Top 10 Reasons Why Smart People Do Dumb Things

  • They're too close to the situation. Lack of objectivity or perspective is probably the most common reason, but not the only one, by any means.
  • They're in uncharted territory. People tend to forget that intelligence or experience doesn't necessarily translate from one situation or company to the next, as we discussed in Carol Bartz and the CEO's Dilemma. Past performance is no guarantee of future results.
  • They're distracted. They've got other things or priorities on their mind and they're just not paying attention. Sometimes, it's that simple. Like Occam's Razor says, all things being equal, the simplest solution is usually the right one.
  • They've made up their mind based on limited data. Ever try to have an objective, intelligent discussion with someone who's already made up his mind about something? Didn't turn out too well, did it?
  • Their assumptions are flawed. As a really smart high-tech CEO once said to me, most mistakes are the result of bad assumptions. It's true. Every conclusion and decision is based on assumptions. The logic can be perfect, but if the underlying assumptions are flawed, all bets are off.
  • They feel like it. People have a nasty habit of connecting behavior and decision-making with thinking, reasoning, and logic. That's just not the way it is. Both thoughts and feelings play a role in everything we do, and the split varies constantly. So, a smart person can do a dumb thing if the mood is right, so to speak. That's usually followed by a smartass like me saying, "He should have known better."
  • They're panicking. Emotion to the extreme, usually fear or anxiety, drives the fight or flight response and, sometimes, behavior or decision-making that may, in hindsight, prove unwise, to put it nicely.
  • The second law of thermodynamics. In the physical world, entropy tends to increase. Even biological organisms obey physical laws. People are no different. Smart decisions tend to bring order to chaos; dumb decisions tend to have the opposite effect. Thus, smart decisions are less likely and harder to achieve. In other words, s**t happens.
  • People change. People age, things change. Our ideals, goals, motives, mental state, and of course, behavior and actions, all change over time. Chrissie Hynde of the Pretenders calls it Time The Avenger: "Nobody's permanent; everything's on loan here."
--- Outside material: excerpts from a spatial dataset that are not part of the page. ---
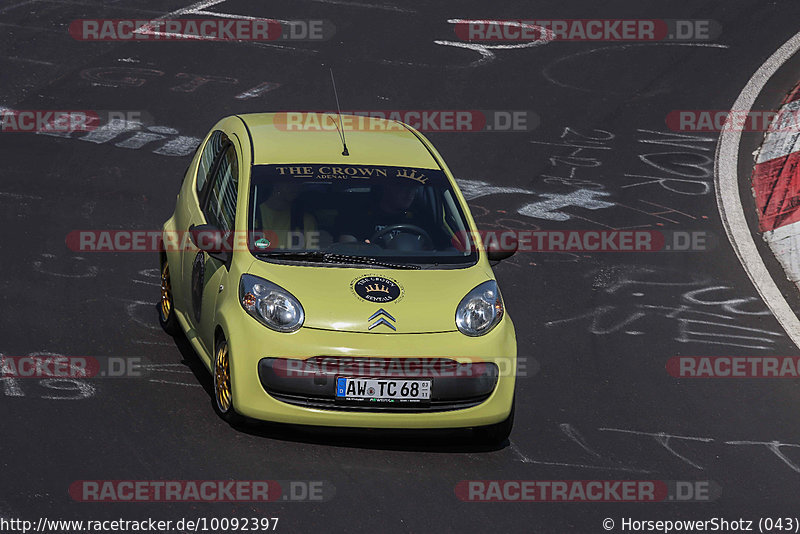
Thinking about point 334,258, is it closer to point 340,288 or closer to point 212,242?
point 340,288

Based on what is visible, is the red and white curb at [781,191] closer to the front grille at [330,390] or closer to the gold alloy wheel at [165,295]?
the front grille at [330,390]

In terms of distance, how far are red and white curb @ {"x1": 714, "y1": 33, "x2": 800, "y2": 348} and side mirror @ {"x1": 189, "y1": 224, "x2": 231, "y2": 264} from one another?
4629 millimetres

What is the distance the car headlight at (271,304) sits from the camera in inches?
296

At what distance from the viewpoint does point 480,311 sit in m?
7.79

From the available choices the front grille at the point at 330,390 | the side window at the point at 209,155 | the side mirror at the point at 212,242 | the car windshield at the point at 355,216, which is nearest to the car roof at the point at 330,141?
the car windshield at the point at 355,216

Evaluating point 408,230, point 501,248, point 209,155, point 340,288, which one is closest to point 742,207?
point 501,248

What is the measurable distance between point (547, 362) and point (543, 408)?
0.82 m

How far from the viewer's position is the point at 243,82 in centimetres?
1709

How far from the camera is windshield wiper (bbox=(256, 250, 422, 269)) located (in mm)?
7973

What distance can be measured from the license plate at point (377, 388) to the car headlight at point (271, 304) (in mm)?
447

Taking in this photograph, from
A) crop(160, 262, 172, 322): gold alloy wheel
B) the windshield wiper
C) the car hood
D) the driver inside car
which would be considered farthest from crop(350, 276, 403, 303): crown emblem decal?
crop(160, 262, 172, 322): gold alloy wheel

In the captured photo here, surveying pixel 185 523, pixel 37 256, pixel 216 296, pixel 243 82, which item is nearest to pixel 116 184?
pixel 37 256

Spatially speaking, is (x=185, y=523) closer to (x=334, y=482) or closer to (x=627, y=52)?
(x=334, y=482)

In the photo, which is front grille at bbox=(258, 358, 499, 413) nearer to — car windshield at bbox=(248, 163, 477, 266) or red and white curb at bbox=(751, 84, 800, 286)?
car windshield at bbox=(248, 163, 477, 266)
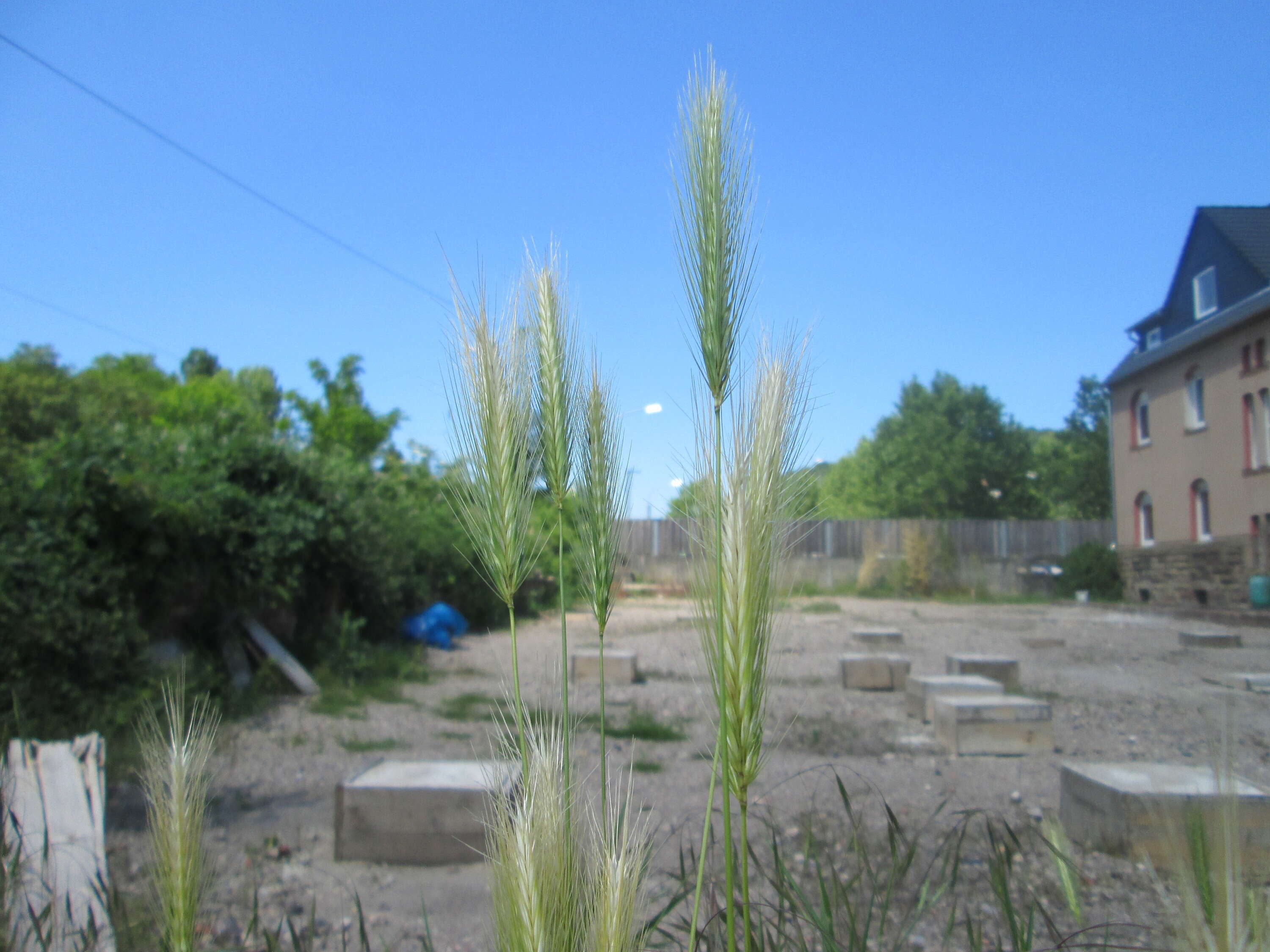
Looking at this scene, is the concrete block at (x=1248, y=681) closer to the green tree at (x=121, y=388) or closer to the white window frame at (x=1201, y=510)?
the white window frame at (x=1201, y=510)

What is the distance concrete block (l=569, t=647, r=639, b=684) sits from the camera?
832 centimetres

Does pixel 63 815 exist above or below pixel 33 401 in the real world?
below

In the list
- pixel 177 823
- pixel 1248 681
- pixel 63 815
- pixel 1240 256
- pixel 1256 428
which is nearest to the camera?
pixel 177 823

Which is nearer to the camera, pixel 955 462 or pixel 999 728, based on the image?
pixel 999 728

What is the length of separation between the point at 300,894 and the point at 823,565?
2243cm

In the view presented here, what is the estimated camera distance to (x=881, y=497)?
147 feet

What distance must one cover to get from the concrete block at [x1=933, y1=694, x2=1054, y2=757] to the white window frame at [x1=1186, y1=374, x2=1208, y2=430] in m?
13.5

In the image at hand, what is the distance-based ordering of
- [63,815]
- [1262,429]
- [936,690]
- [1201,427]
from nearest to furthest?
1. [63,815]
2. [936,690]
3. [1262,429]
4. [1201,427]

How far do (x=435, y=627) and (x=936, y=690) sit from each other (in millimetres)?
6797

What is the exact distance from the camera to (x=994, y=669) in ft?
24.3

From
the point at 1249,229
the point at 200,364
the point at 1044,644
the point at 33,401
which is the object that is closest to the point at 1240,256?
the point at 1249,229

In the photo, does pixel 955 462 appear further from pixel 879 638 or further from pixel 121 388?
pixel 121 388

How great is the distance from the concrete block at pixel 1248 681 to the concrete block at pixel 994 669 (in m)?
1.54

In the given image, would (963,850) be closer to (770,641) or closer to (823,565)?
(770,641)
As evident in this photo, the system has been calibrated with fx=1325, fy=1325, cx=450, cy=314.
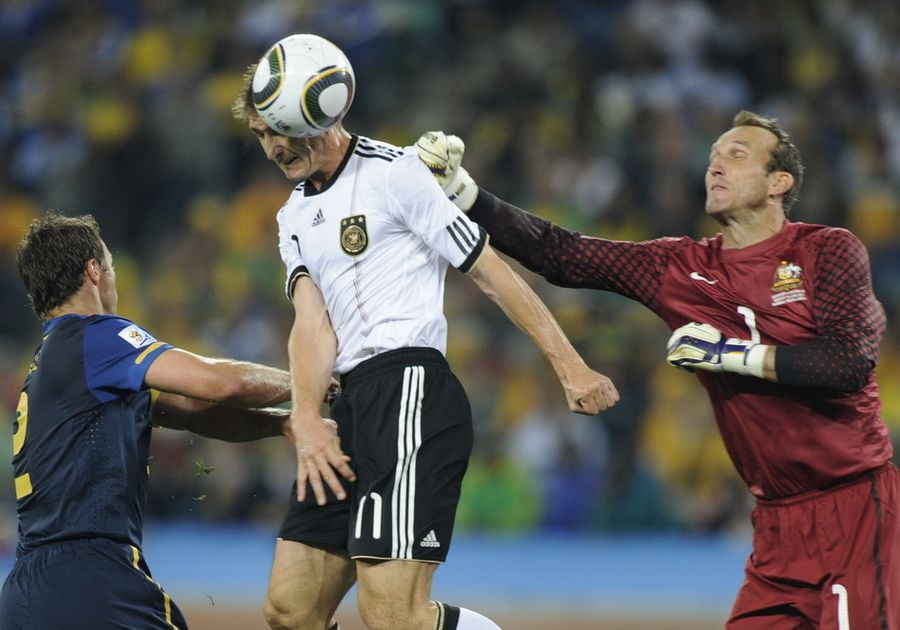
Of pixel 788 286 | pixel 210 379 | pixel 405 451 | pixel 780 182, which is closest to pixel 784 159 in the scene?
pixel 780 182

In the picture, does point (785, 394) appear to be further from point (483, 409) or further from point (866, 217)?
point (866, 217)

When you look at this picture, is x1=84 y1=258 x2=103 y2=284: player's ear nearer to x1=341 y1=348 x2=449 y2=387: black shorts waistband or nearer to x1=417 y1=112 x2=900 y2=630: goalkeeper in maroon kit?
x1=341 y1=348 x2=449 y2=387: black shorts waistband

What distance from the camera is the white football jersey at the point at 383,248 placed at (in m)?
4.93

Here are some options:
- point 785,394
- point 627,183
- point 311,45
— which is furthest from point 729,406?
point 627,183

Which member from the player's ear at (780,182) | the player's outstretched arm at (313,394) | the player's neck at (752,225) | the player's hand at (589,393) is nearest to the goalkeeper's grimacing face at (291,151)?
the player's outstretched arm at (313,394)

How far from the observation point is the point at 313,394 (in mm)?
4977

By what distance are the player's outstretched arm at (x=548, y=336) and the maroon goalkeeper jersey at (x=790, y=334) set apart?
653mm

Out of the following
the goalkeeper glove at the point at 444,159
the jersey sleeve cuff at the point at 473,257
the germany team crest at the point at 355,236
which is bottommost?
the jersey sleeve cuff at the point at 473,257

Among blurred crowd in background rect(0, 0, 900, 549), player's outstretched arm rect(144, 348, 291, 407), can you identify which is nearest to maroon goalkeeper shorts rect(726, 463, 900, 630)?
player's outstretched arm rect(144, 348, 291, 407)

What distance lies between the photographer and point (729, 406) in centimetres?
521

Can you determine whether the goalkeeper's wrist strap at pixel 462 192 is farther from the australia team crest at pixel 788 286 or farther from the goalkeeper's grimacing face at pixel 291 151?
the australia team crest at pixel 788 286

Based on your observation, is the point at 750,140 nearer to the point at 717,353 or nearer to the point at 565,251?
the point at 565,251

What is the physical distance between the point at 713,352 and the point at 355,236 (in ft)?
4.59

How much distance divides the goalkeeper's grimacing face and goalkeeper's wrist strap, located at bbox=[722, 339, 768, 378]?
169cm
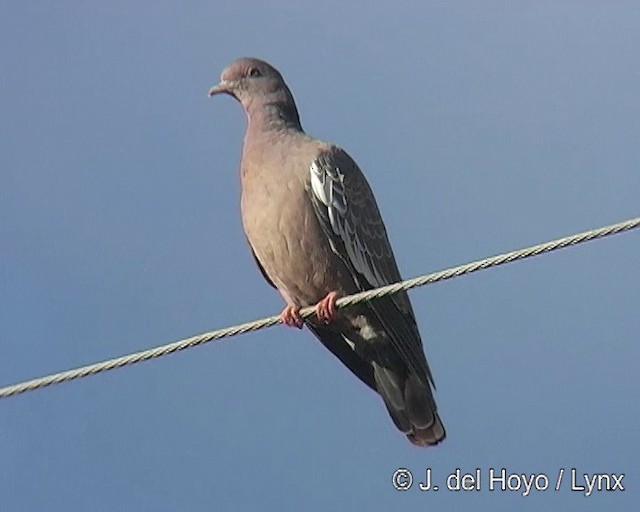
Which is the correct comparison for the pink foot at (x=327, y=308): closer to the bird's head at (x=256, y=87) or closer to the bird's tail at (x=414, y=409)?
the bird's tail at (x=414, y=409)

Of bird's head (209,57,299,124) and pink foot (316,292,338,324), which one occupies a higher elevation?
bird's head (209,57,299,124)

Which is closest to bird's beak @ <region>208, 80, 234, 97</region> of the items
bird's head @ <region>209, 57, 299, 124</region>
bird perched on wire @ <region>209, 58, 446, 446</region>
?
bird's head @ <region>209, 57, 299, 124</region>

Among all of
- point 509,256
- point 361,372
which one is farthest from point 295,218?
point 509,256

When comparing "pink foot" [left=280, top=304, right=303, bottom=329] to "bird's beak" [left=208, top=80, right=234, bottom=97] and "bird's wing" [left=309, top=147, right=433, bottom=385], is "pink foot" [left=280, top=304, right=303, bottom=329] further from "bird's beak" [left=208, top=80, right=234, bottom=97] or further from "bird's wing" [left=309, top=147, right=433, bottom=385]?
"bird's beak" [left=208, top=80, right=234, bottom=97]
  • They're off their meds or their rocker. What, you think I'm kidding? You think really smart people can't have psychological problems, temporary mental lapses, brain farts? Haven't you ever said someone's "lost his mind" or is "off her rocker?" Then there's the whole meds thing. They can be just off them or just on them? Either one can trigger erratic behavior.

    The one thing virtually all smart people have in common when they're doing something dumb is that they're almost never aware of it. Obviously, or they wouldn't do it. For example, I'm virtually sure that nobody on HP's board thinks they're doing anything dumb today by making Whitman CEO. But I'd imagine they can all look back at the decision to hire Apotheker and think, wow, that was dumb. Or can they?